> [THE PROBLEM]: Reproduce the data below word for word, starting with the line that contains "What is the camera-to-subject" and going on through the last line of the data.

> [Data entries]:
----------
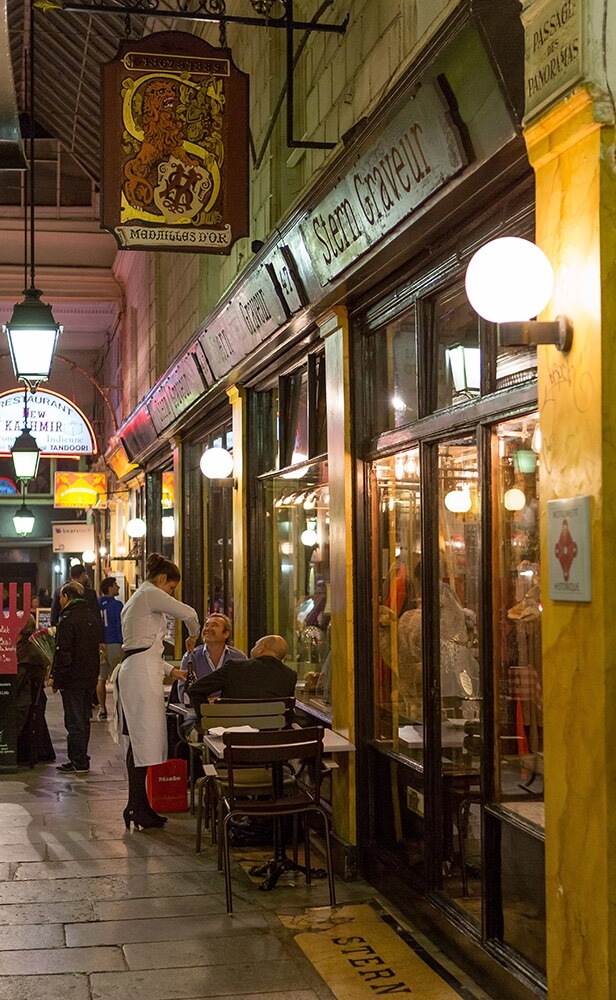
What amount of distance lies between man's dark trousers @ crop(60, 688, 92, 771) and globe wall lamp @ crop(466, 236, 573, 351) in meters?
8.12

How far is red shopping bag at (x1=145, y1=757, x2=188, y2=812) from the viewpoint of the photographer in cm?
934

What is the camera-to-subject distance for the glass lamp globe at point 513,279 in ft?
14.1

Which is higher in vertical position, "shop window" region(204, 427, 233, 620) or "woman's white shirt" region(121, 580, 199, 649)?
"shop window" region(204, 427, 233, 620)

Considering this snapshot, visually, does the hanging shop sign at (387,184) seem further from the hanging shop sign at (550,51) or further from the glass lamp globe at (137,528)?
the glass lamp globe at (137,528)

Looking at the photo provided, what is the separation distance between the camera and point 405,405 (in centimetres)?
693

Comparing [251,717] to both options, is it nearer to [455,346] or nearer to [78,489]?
[455,346]

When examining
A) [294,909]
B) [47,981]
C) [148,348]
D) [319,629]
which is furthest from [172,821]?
[148,348]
----------
> [EXERCISE RESPONSE]:
What is the camera-to-subject distance for the glass lamp globe at point 513,279 in ft?
14.1

Which is higher in vertical position, "shop window" region(204, 427, 233, 620) or "woman's white shirt" region(121, 580, 199, 649)?
"shop window" region(204, 427, 233, 620)

Considering this snapshot, visually, does the hanging shop sign at (387,184) seem further from the hanging shop sign at (550,51) or further from the glass lamp globe at (137,528)?
the glass lamp globe at (137,528)

Looking at the photo provided, what is the separation distance between the camera and point 405,405 (in centimetres)?
693

Comparing [251,717] to both options, is it nearer to [455,346] or nearer to [78,489]?
[455,346]

When examining
A) [294,909]
B) [47,981]
C) [148,348]
D) [319,629]
which is furthest from [172,821]?
[148,348]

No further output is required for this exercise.